Every year, our friends throw a small music event in the woods called Space Camp. This year, there was an alien convenience store, X-Mart, that also hosted pop-up food events. I designed Space Ramen to serve to about 30 people in the middle of the night. Knowing that I’d be working with limited burners and low light, here’s what I did to create the ramen experience:

Our event had both carnivores and vegetarians, so I prepped all the broth at home and froze it. For the meat eaters, I did a sake broth with a 7 hour chicken back and pork trotter boil. I followed Ramen_Lord’s recipe for that. I also prepped some scallion oil for both servings as a finisher. The vegetarians got this broth which uses sesame and soy milk as a thickener. It did tend to overboil when you weren’t watching it, on site.

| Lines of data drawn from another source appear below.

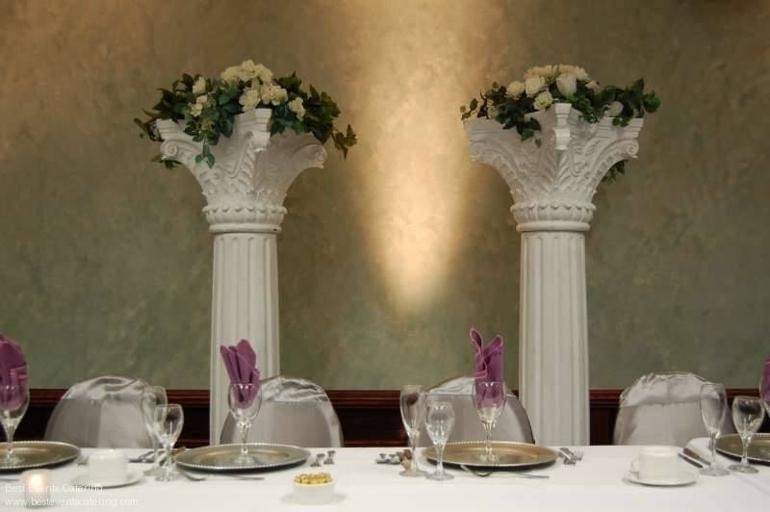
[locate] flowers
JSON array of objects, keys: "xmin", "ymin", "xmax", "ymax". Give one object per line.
[
  {"xmin": 133, "ymin": 60, "xmax": 358, "ymax": 172},
  {"xmin": 458, "ymin": 65, "xmax": 661, "ymax": 185}
]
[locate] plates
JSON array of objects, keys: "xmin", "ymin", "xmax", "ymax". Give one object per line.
[
  {"xmin": 174, "ymin": 444, "xmax": 312, "ymax": 472},
  {"xmin": 627, "ymin": 467, "xmax": 697, "ymax": 487},
  {"xmin": 420, "ymin": 440, "xmax": 557, "ymax": 470},
  {"xmin": 715, "ymin": 432, "xmax": 770, "ymax": 465},
  {"xmin": 72, "ymin": 472, "xmax": 144, "ymax": 489},
  {"xmin": 0, "ymin": 440, "xmax": 82, "ymax": 472}
]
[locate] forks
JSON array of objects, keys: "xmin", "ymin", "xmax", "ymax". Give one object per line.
[
  {"xmin": 389, "ymin": 453, "xmax": 400, "ymax": 466},
  {"xmin": 141, "ymin": 450, "xmax": 166, "ymax": 464},
  {"xmin": 375, "ymin": 452, "xmax": 387, "ymax": 465},
  {"xmin": 459, "ymin": 462, "xmax": 550, "ymax": 479},
  {"xmin": 129, "ymin": 449, "xmax": 154, "ymax": 463},
  {"xmin": 324, "ymin": 450, "xmax": 336, "ymax": 465},
  {"xmin": 555, "ymin": 450, "xmax": 576, "ymax": 466},
  {"xmin": 560, "ymin": 446, "xmax": 585, "ymax": 461}
]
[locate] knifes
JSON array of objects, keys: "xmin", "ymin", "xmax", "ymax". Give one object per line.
[
  {"xmin": 682, "ymin": 446, "xmax": 711, "ymax": 467},
  {"xmin": 310, "ymin": 453, "xmax": 325, "ymax": 469},
  {"xmin": 158, "ymin": 448, "xmax": 176, "ymax": 467},
  {"xmin": 674, "ymin": 452, "xmax": 703, "ymax": 470},
  {"xmin": 396, "ymin": 450, "xmax": 407, "ymax": 468},
  {"xmin": 404, "ymin": 449, "xmax": 414, "ymax": 464}
]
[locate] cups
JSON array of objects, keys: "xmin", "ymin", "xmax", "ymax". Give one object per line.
[
  {"xmin": 0, "ymin": 384, "xmax": 31, "ymax": 465},
  {"xmin": 140, "ymin": 386, "xmax": 168, "ymax": 477},
  {"xmin": 472, "ymin": 382, "xmax": 507, "ymax": 462},
  {"xmin": 400, "ymin": 384, "xmax": 428, "ymax": 477},
  {"xmin": 424, "ymin": 401, "xmax": 454, "ymax": 482},
  {"xmin": 759, "ymin": 361, "xmax": 770, "ymax": 421},
  {"xmin": 700, "ymin": 383, "xmax": 728, "ymax": 477},
  {"xmin": 629, "ymin": 450, "xmax": 678, "ymax": 481},
  {"xmin": 152, "ymin": 403, "xmax": 185, "ymax": 481},
  {"xmin": 228, "ymin": 384, "xmax": 263, "ymax": 464},
  {"xmin": 89, "ymin": 452, "xmax": 129, "ymax": 482},
  {"xmin": 730, "ymin": 395, "xmax": 765, "ymax": 475}
]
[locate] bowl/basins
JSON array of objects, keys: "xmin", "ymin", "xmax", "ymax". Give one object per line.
[{"xmin": 292, "ymin": 479, "xmax": 335, "ymax": 505}]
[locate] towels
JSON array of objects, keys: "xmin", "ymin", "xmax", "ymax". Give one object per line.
[
  {"xmin": 220, "ymin": 339, "xmax": 259, "ymax": 407},
  {"xmin": 469, "ymin": 326, "xmax": 504, "ymax": 407},
  {"xmin": 0, "ymin": 335, "xmax": 28, "ymax": 411}
]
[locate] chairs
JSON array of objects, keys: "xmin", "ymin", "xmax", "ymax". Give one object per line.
[
  {"xmin": 408, "ymin": 375, "xmax": 535, "ymax": 446},
  {"xmin": 219, "ymin": 375, "xmax": 343, "ymax": 448},
  {"xmin": 42, "ymin": 376, "xmax": 157, "ymax": 448},
  {"xmin": 614, "ymin": 371, "xmax": 737, "ymax": 445}
]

For toppings, I made a 20 hour sous vide pork shoulder from Serious Eats which might be my fav meat topping now. It’s meaty and super flavorful, but also worked really well for sketchy event storage. (I didn’t want to bring anything raw with me). I took all the onion tops from the scallion oil and dehydrated them in the oven for 5hrs with the door cracked (170 degrees). The veggie ramen also got hibiscus flower rehydrated in ginger and sugar, beech and baby oyster mushroom cooked in oil (it looked like scallops a bit), and garlic scapes (the tops of garlic plants). Meat eaters also got a strip or two of spotted jellyfish. We also added some naruto fishcake.

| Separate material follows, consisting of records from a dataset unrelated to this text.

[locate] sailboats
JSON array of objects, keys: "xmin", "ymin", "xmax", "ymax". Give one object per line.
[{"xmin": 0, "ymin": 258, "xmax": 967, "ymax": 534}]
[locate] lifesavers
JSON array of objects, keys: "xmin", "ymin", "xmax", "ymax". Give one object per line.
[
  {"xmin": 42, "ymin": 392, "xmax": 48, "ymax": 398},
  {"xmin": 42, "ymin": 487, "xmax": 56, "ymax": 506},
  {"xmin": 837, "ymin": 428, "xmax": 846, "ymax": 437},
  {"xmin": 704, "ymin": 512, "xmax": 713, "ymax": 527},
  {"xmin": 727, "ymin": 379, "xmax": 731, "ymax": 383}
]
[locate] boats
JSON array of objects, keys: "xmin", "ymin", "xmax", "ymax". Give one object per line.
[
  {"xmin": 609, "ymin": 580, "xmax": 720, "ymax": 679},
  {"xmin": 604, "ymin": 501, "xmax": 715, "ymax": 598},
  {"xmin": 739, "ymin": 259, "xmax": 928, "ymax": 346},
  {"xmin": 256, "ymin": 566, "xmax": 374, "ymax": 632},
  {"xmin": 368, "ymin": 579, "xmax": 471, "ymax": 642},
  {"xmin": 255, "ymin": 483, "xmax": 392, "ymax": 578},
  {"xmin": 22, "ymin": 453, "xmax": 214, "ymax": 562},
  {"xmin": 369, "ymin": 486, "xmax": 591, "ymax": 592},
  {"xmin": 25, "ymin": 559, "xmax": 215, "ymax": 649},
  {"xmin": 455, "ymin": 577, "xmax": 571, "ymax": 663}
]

We blasted the room with UV to make it look more alien, and cooked the noodles in 20% tonic water. It tweaked the taste a little bit (makes it sour) but not too much. If I were to run a glow popup again, I’d probably do pad thai cuz it would work better with tonic water noodles. The noodles did look cool under blacklight, if they were peeking above the broth. I used a combo of shin noodles, these random curly instant chinese noodles with a similar boil time, and sapporo ichiban.

The jellyfish was supposed to glow, but didn’t really. The fishcake lit up a hot pink, so that was fun. The best part was the yolk of the poached egg was very orange, and fun to slide through the noodles. None of this photographed particularly well though, and was 1000x cooler in real life.

Shoutout to X-mart for sous cheffing and taking the orders for me! And for letting me run this random experiment.

I am super excited to do another version of this in a real kitchen to a smaller group, though! Balancing interesting new flavors, textures, and shapes has been really fun, and I loved trying to build a dish that you could maybe order from Deep Space Nine.